Notably, when we divided the endometriosis patients into two subgroups according to whether co-occurring with adenomyosis. We found in migrainous women, the risk of endometriosis co-exist with adenomyosis increased, with nearly fivefold greater odds compared with control (OR=5.4;95% CI 3.0-9.5; p < 0.05) (Table 4), and nearly two times higher than the risk of endometriosis without co-exist adenomyosis patients (OR=2.2; 95% CI 1.2-3.8; p < 0.05).
Table 4 Odds ratio(OR) for cases of endometriosis when co-occurring with adenomoysis versus controls according to migraine*.

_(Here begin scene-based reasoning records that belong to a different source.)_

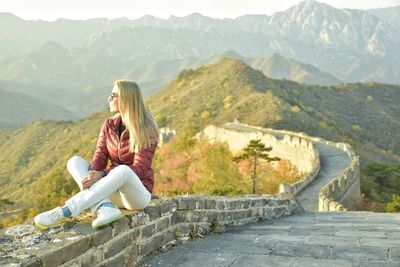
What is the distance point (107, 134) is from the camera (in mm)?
5863

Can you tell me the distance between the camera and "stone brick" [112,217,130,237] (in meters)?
4.90

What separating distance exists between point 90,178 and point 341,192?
1845 cm

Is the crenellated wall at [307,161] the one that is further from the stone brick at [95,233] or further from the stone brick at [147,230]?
the stone brick at [95,233]

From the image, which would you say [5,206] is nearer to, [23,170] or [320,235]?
[23,170]

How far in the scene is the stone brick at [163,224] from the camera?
5.77 m

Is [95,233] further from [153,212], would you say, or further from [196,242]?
[196,242]

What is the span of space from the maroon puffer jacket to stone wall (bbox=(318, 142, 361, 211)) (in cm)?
1251

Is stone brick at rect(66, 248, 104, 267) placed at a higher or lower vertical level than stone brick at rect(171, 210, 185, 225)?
lower

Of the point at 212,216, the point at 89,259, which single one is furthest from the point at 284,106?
the point at 89,259

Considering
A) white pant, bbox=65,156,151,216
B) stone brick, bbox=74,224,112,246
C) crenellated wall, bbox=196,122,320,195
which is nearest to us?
stone brick, bbox=74,224,112,246

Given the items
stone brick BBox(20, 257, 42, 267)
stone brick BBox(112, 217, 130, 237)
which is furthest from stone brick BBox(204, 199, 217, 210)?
stone brick BBox(20, 257, 42, 267)

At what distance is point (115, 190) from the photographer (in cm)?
510

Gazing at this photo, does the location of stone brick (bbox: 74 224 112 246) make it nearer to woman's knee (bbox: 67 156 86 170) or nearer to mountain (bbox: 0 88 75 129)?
woman's knee (bbox: 67 156 86 170)

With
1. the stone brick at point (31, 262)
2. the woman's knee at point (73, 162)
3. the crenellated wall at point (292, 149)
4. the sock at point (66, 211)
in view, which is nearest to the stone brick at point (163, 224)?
the woman's knee at point (73, 162)
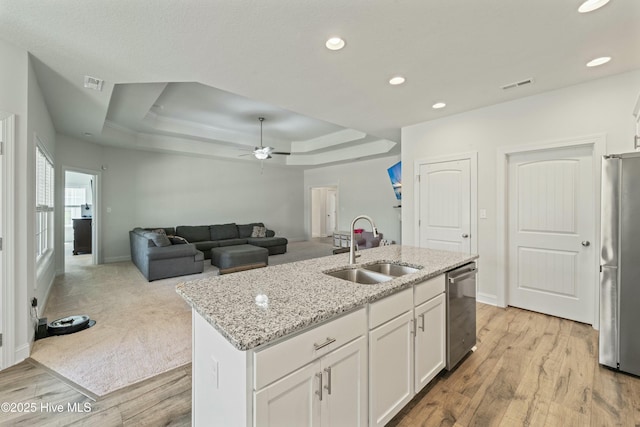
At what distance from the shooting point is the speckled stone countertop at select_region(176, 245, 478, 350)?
1.01m

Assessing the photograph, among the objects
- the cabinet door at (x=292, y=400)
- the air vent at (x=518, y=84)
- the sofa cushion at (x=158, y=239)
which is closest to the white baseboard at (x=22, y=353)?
the sofa cushion at (x=158, y=239)

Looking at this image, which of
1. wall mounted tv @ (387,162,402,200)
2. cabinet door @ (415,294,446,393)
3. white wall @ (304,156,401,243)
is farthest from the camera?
white wall @ (304,156,401,243)

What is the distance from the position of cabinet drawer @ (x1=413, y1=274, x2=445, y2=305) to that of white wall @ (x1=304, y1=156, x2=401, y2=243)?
558 centimetres

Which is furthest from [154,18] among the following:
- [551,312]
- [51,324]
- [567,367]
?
[551,312]

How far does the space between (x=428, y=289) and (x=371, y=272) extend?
402 mm

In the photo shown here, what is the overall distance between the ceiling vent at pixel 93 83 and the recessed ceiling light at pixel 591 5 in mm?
4159

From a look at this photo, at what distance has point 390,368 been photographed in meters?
1.53

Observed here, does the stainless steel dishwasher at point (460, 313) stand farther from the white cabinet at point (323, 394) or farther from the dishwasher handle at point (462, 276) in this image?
the white cabinet at point (323, 394)

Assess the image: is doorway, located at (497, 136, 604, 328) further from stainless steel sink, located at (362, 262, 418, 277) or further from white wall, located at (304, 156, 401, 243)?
white wall, located at (304, 156, 401, 243)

In our study, we found that woman with endometriosis suffer more frequently from migraine than those without, and that there is an increased odds of worse severity of endometriosis for migrainous women. What’s more, we found migraine are even more frequent in cases of endometriosis with co-occurring adenomyosis. To the best of our knowledge, our study is the first designated to explore the associations between migraine and endometriosis severity, especially when co-occurring adenomyosis.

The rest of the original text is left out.